* _ENTRIES PROVIDED_

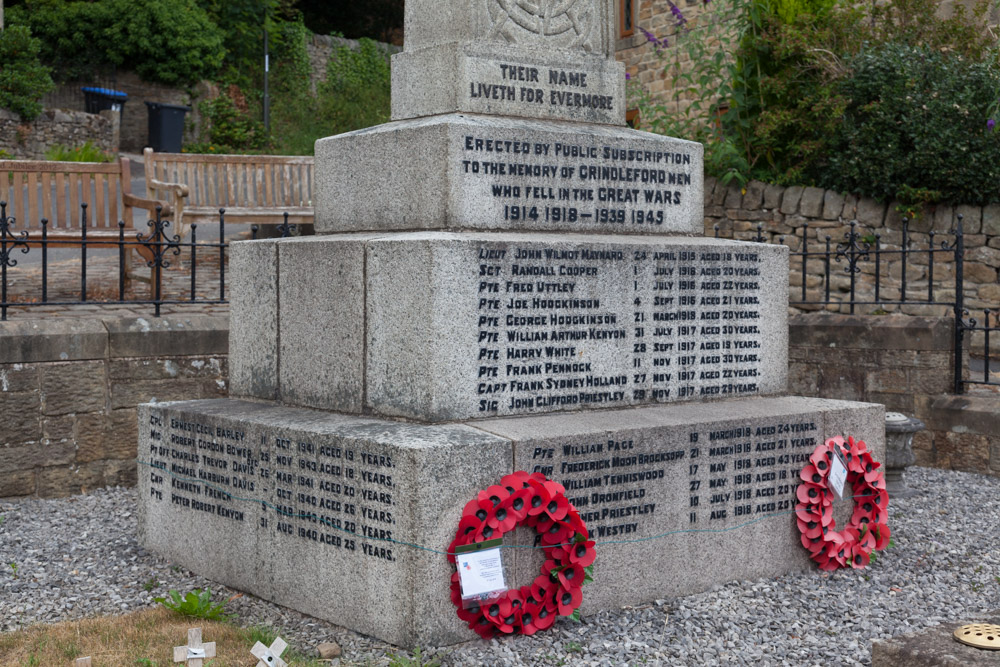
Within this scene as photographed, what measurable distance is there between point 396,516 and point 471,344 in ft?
2.55

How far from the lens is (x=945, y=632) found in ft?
9.91

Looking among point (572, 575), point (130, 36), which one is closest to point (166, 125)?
point (130, 36)

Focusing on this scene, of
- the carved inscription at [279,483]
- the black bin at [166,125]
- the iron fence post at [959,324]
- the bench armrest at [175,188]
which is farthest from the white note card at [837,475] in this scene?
the black bin at [166,125]

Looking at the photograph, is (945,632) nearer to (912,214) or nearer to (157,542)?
(157,542)

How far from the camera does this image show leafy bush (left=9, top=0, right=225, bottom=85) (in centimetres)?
2567

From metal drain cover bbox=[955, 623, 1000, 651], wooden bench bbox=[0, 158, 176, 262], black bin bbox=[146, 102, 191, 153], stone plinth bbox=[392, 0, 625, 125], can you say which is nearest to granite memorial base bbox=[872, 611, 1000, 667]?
metal drain cover bbox=[955, 623, 1000, 651]

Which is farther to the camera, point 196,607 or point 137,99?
point 137,99

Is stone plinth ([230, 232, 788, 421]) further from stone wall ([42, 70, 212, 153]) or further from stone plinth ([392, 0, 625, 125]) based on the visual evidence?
stone wall ([42, 70, 212, 153])

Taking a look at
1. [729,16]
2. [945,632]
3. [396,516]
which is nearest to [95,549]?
[396,516]

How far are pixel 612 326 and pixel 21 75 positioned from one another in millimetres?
20720

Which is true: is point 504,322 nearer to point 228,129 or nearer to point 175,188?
point 175,188

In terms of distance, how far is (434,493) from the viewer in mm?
3707

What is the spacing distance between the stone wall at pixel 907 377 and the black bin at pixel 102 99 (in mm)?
20800

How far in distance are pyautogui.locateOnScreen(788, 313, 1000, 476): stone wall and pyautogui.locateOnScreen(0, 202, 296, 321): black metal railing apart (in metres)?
4.03
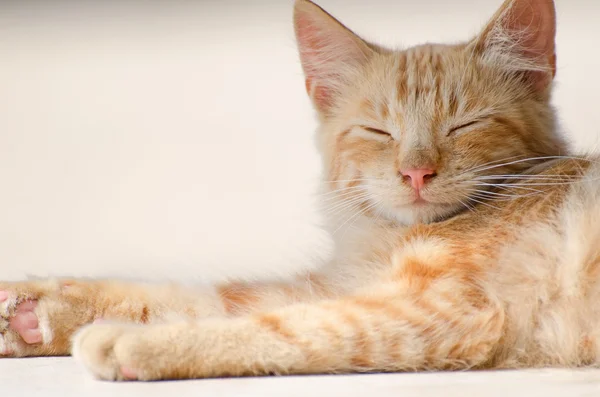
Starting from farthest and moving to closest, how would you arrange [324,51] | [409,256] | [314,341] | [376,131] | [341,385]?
[324,51] < [376,131] < [409,256] < [314,341] < [341,385]

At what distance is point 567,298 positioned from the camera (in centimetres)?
174

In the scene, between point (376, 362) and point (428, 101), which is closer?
point (376, 362)

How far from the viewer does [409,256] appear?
5.93ft

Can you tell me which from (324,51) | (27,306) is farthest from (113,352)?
(324,51)

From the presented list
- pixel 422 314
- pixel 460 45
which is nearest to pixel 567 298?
pixel 422 314

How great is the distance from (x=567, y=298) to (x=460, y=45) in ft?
2.63

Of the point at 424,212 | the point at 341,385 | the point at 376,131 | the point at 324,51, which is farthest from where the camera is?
the point at 324,51

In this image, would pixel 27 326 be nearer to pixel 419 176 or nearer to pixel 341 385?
pixel 341 385

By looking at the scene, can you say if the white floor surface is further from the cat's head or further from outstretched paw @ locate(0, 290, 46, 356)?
the cat's head

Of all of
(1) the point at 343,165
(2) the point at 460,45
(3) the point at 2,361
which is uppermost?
(2) the point at 460,45

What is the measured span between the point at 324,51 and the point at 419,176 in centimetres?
61

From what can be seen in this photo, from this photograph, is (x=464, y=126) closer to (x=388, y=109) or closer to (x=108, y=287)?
(x=388, y=109)

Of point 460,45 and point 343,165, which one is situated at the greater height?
point 460,45

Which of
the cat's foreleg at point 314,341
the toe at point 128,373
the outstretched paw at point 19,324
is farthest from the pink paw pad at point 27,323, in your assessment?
the toe at point 128,373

* _GIVEN TASK_
Return exactly the lines of the data, and only those, from the line with "In this image, would" through the last line, inclusive.

* _EXERCISE ANSWER_
In this image, would pixel 27 326 be nearer to pixel 419 176 or nearer to pixel 341 385?
pixel 341 385

By looking at the scene, can you say if the white floor surface is further from the cat's head or further from outstretched paw @ locate(0, 290, 46, 356)?
the cat's head

Of all of
(1) the point at 343,165
(2) the point at 460,45
(3) the point at 2,361
which is uppermost?
(2) the point at 460,45

What is the measured span between the point at 324,51 and the point at 419,176 in centimetres?
61

From what can be seen in this photo, from this photograph, is (x=464, y=126) closer to (x=388, y=109) or closer to (x=108, y=287)?
(x=388, y=109)

Of point 460,45 and point 343,165, which one is situated at the greater height?
point 460,45

Which of
the cat's foreleg at point 314,341
the toe at point 128,373
the outstretched paw at point 19,324
is farthest from the pink paw pad at point 27,323, in your assessment?
the toe at point 128,373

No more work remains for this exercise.